Jehoash the king of Israel sent to Amaziah king of Judah, saying, “The thistle that was in Lebanon sent to the cedar that was in Lebanon, saying, ‘Give your daughter to my son as wife.’ Then a wild animal that was in Lebanon passed by, and trampled down the thistle.
10 Nu gij de Edomieten verslagen hebt, zijt ge overmoedig geworden; geniet van uw roem en blijf thuis. Waarom zoudt ge uw ongeluk tegemoet lopen, en uzelf met Juda ten val brengen?
You have indeed struck Edom, and your heart has lifted you up. Enjoy the glory of it, and stay at home; for why should you meddle to your harm, that you fall, even you, and Judah with you?”
11 Maar Amas-ja wilde niet luisteren. Toen rukte Joasj, de koning van Israël, uit, en bij Bet-Sjémesj in Juda zagen hij en koning Amas-ja van Juda elkaar in de ogen;
But Amaziah would not listen. So Jehoash king of Israel went up; and he and Amaziah king of Judah looked one another in the face at Beth Shemesh, which belongs to Judah.
12 de Judeërs leden de nederlaag tegen Israël, en vluchtten naar huis.
Judah was defeated by Israel; and each man fled to his tent.
13 Koning Joasj van Israël, nam koning Amas-ja van Juda, den zoon van Joasj, zoon van Achaz-ja, bij Bet-Sjémesj gevangen. Daarna trok hij Jerusalem binnen, en brak een stuk van vierhonderd el uit de muur, van de Efraïmpoort af tot aan de Hoekpoort.
Jehoash king of Israel took Amaziah king of Judah, the son of Jehoash the son of Ahaziah, at Beth Shemesh and came to Jerusalem, then broke down the wall of Jerusalem from the gate of Ephraim to the corner gate, four hundred cubits.
14 Bovendien nam hij al het goud en zilver en het vaatwerk, dat in de tempel van Jahweh en in de schatkamers van het koninklijk paleis lag opgeborgen, en keerde met gijzelaars naar Samaria terug.
He took all the gold and silver and all the vessels that were found in the LORD’s house and in the treasures of the king’s house, the hostages also, and returned to Samaria.
15 De verdere geschiedenis van Joasj, met al zijn daden en krijgsverrichtingen en met de oorlog, die hij tegen koning Amas-ja van Juda gevoerd heeft, is beschreven in het boek der kronieken van de koningen van Israël.
Now the rest of the acts of Jehoash which he did, and his might, and how he fought with Amaziah king of Judah, aren’t they written in the book of the chronicles of the kings of Israel?
16 Joasj ging bij zijn vaderen te ruste, en werd te Samaria bij de koningen van Israël begraven.
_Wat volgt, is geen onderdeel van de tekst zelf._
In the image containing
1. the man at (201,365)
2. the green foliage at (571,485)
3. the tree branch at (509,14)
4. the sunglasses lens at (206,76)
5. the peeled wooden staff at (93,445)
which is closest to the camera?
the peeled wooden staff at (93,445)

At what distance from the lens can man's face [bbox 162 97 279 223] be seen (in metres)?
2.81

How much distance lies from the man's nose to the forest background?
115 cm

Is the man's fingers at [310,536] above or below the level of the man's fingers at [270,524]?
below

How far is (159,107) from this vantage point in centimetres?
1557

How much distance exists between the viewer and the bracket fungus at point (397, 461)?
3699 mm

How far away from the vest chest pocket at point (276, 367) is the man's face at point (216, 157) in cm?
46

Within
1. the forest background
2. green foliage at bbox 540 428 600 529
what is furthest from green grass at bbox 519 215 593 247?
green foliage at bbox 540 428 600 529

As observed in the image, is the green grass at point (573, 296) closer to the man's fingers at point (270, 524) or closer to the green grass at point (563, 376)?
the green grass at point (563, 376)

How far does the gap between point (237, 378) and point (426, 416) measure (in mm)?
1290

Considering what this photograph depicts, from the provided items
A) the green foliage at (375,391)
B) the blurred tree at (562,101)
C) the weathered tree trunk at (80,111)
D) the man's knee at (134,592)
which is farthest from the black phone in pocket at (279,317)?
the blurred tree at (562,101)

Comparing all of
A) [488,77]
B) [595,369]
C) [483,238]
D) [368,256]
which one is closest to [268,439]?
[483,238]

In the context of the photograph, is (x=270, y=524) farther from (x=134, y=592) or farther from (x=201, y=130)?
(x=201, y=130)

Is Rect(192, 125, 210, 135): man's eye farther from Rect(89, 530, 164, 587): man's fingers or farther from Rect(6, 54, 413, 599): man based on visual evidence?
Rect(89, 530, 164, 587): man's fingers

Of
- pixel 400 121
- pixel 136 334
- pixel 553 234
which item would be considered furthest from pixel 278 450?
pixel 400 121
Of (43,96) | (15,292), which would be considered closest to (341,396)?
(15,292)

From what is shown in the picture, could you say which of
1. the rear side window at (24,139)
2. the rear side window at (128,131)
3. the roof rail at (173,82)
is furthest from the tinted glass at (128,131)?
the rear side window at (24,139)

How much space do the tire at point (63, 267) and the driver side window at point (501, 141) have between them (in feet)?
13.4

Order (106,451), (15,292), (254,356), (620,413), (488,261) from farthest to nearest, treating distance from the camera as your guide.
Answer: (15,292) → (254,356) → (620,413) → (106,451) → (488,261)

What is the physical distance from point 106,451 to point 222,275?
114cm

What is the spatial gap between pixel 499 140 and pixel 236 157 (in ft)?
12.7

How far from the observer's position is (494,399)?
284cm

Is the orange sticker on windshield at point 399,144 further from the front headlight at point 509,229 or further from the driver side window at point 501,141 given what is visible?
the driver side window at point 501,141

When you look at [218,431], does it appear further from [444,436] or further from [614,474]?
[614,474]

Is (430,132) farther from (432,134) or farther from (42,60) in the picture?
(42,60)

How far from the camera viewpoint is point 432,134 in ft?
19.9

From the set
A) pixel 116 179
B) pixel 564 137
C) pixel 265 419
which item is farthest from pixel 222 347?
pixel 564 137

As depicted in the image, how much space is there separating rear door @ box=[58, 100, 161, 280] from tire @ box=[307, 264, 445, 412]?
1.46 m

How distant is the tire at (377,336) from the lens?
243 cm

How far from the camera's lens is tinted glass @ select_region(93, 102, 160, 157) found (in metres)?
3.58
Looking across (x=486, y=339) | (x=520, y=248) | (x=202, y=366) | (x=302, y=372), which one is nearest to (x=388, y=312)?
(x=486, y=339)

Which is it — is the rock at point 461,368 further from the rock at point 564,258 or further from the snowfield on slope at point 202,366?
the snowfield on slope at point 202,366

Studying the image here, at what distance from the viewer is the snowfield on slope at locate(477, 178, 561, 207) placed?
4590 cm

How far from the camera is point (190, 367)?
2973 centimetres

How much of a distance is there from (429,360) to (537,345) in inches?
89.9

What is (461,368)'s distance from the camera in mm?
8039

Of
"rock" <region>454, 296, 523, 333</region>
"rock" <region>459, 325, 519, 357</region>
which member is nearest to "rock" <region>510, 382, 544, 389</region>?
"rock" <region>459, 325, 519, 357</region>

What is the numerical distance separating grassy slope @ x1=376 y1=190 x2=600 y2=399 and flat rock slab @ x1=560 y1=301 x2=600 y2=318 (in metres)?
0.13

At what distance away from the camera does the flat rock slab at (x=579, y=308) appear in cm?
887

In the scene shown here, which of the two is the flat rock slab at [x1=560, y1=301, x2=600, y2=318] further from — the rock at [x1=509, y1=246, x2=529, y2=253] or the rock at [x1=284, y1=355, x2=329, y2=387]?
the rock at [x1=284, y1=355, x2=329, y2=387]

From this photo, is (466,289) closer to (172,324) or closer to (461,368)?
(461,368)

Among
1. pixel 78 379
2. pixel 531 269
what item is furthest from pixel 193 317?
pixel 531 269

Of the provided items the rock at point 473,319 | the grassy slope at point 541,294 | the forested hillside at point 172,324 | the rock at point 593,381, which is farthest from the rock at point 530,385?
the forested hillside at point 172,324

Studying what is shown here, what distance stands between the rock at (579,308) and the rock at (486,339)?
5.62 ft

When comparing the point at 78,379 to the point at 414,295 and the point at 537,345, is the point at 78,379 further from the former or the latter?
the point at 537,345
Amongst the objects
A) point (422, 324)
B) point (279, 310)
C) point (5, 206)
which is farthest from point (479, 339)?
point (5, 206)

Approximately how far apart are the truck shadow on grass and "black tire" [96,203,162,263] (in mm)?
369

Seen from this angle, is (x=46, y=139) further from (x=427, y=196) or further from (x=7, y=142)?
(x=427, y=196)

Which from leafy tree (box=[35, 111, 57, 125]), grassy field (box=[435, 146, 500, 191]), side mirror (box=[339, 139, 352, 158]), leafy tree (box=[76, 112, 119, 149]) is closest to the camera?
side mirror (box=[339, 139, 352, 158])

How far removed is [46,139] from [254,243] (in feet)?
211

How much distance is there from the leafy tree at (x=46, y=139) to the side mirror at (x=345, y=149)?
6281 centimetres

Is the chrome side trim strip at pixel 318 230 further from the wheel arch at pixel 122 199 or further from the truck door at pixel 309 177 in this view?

Zijn zoon Jeroboam volgde hem op.
Jehoash slept with his fathers, and was buried in Samaria with the kings of Israel; and Jeroboam his son reigned in his place.
17 Na de dood van Joasj, den zoon van Joachaz, den koning van Israël, leefde Amas-ja, de zoon van Joasj en koning van Juda, nog vijftien jaar.
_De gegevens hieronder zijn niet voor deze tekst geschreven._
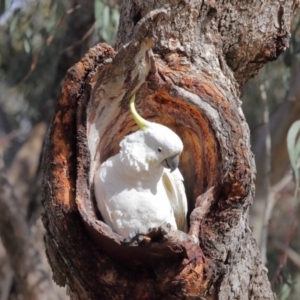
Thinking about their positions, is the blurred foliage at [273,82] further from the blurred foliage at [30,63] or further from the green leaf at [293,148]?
the blurred foliage at [30,63]

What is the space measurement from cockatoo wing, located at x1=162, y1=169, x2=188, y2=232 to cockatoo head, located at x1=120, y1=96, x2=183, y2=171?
11cm

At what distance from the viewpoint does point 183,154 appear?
190 centimetres

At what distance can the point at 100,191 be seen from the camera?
1.69 metres

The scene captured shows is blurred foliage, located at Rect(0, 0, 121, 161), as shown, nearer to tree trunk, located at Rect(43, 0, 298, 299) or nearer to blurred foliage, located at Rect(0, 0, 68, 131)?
blurred foliage, located at Rect(0, 0, 68, 131)

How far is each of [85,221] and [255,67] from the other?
2.72 ft

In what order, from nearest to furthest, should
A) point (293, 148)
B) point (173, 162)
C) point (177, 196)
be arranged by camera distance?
point (173, 162), point (177, 196), point (293, 148)

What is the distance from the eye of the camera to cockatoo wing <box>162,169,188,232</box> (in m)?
1.83

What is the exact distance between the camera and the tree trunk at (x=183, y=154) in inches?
58.5

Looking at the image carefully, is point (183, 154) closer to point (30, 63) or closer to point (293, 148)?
point (293, 148)

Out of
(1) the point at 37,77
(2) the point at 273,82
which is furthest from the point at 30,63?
(2) the point at 273,82

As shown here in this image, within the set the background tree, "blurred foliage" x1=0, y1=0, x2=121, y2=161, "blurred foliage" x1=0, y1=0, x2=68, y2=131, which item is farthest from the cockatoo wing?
"blurred foliage" x1=0, y1=0, x2=68, y2=131

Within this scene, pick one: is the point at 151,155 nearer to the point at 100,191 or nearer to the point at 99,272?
the point at 100,191

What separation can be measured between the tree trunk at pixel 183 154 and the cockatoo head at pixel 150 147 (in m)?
0.08

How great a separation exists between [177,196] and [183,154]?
Answer: 0.14m
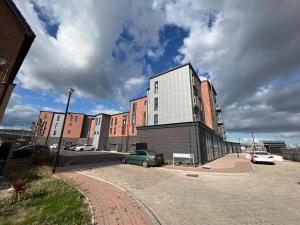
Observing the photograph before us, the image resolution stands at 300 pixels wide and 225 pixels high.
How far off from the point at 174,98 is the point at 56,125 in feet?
180

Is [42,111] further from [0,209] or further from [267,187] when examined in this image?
[267,187]

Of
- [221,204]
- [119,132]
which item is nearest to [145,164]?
[221,204]

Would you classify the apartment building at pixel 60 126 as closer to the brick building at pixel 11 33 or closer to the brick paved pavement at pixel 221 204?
the brick building at pixel 11 33

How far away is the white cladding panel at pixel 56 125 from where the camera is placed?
61.0 m

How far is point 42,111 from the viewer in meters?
62.7

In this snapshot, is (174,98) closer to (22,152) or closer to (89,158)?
(89,158)

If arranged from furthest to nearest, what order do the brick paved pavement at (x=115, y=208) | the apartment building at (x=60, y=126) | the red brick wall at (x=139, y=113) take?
the apartment building at (x=60, y=126) → the red brick wall at (x=139, y=113) → the brick paved pavement at (x=115, y=208)

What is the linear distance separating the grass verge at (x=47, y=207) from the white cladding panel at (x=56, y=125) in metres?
62.0

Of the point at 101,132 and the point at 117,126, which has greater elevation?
the point at 117,126

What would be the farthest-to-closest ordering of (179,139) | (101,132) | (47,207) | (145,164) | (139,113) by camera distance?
1. (101,132)
2. (139,113)
3. (179,139)
4. (145,164)
5. (47,207)

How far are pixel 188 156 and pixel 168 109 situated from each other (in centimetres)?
1394

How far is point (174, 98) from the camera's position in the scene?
3002cm

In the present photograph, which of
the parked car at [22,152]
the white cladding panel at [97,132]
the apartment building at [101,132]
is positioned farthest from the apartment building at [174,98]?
the white cladding panel at [97,132]

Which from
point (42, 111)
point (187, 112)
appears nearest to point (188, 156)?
point (187, 112)
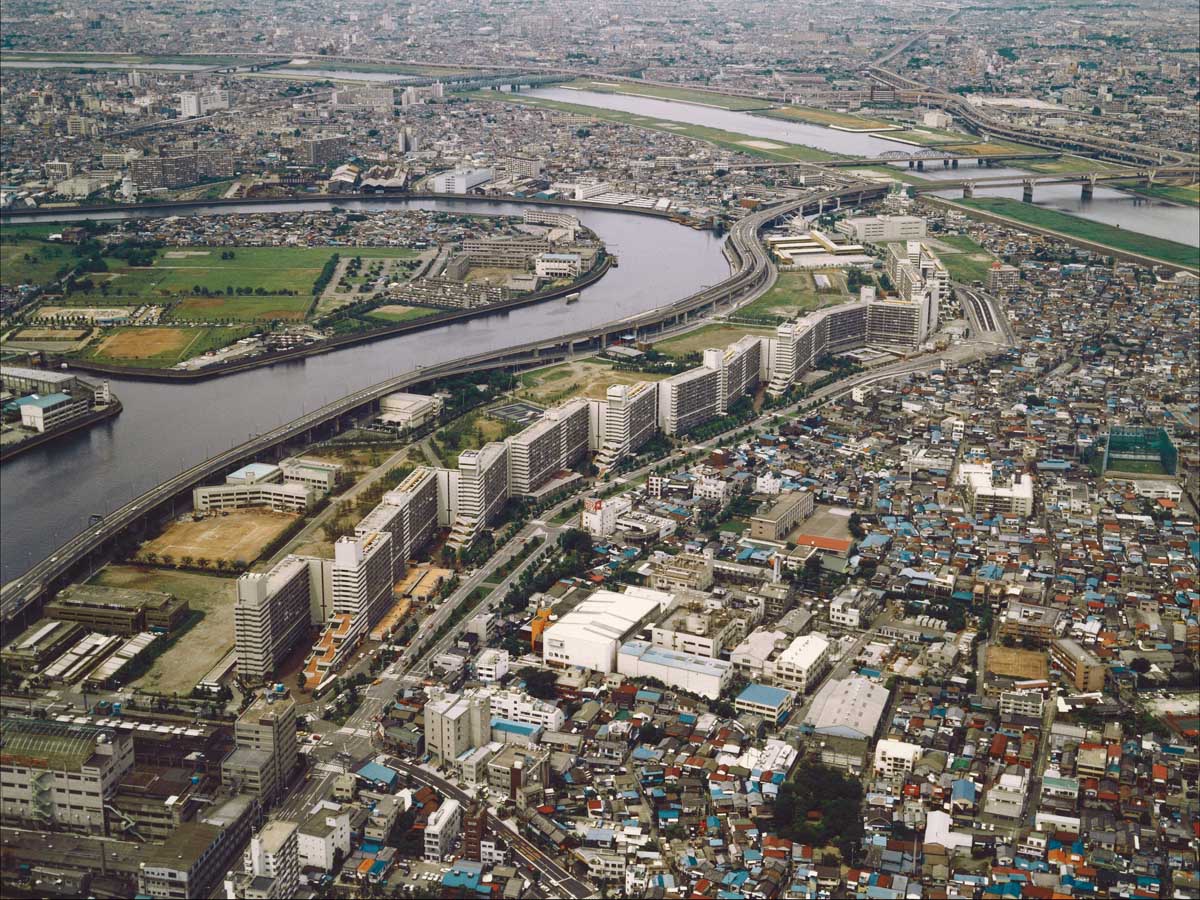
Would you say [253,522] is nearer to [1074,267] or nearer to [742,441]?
[742,441]

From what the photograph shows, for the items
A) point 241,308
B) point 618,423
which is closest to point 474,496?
point 618,423

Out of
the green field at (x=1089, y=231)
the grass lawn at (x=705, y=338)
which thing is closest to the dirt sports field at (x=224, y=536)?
the grass lawn at (x=705, y=338)

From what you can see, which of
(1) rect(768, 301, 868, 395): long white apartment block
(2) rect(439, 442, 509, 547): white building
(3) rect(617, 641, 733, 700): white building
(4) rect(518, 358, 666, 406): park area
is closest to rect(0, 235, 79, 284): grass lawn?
(4) rect(518, 358, 666, 406): park area

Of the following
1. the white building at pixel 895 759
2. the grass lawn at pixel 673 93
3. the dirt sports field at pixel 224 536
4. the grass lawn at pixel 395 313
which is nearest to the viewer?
the white building at pixel 895 759

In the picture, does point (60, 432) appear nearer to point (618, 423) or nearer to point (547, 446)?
point (547, 446)

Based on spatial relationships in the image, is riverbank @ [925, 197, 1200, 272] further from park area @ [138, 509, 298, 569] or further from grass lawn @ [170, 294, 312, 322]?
park area @ [138, 509, 298, 569]

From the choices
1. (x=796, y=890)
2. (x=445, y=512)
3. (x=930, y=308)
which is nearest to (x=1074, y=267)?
(x=930, y=308)

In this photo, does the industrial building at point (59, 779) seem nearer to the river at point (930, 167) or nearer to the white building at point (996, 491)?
the white building at point (996, 491)
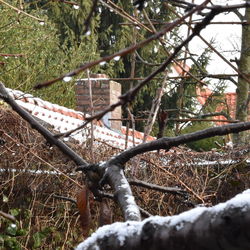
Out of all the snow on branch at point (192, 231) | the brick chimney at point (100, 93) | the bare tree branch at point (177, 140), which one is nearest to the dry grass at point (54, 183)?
the bare tree branch at point (177, 140)

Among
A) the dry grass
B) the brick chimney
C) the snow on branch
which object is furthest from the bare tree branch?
the brick chimney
Amaziah the son of Joash king of Judah lived after the death of Jehoash son of Jehoahaz, king of Israel, fifteen years.
18 De verdere geschiedenis van Amas-ja is beschreven in het boek der kronieken van de koningen van Juda.
Now the rest of the acts of Amaziah, aren’t they written in the book of the chronicles of the kings of Judah?
19 Toen er te Jerusalem een samenzwering tegen hem werd gesmeed, vluchtte hij naar Lakisj; maar men zond hem mannen achterna, die hem te Lakisj doodden.
They made a conspiracy against him in Jerusalem, and he fled to Lachish; but they sent after him to Lachish and killed him there.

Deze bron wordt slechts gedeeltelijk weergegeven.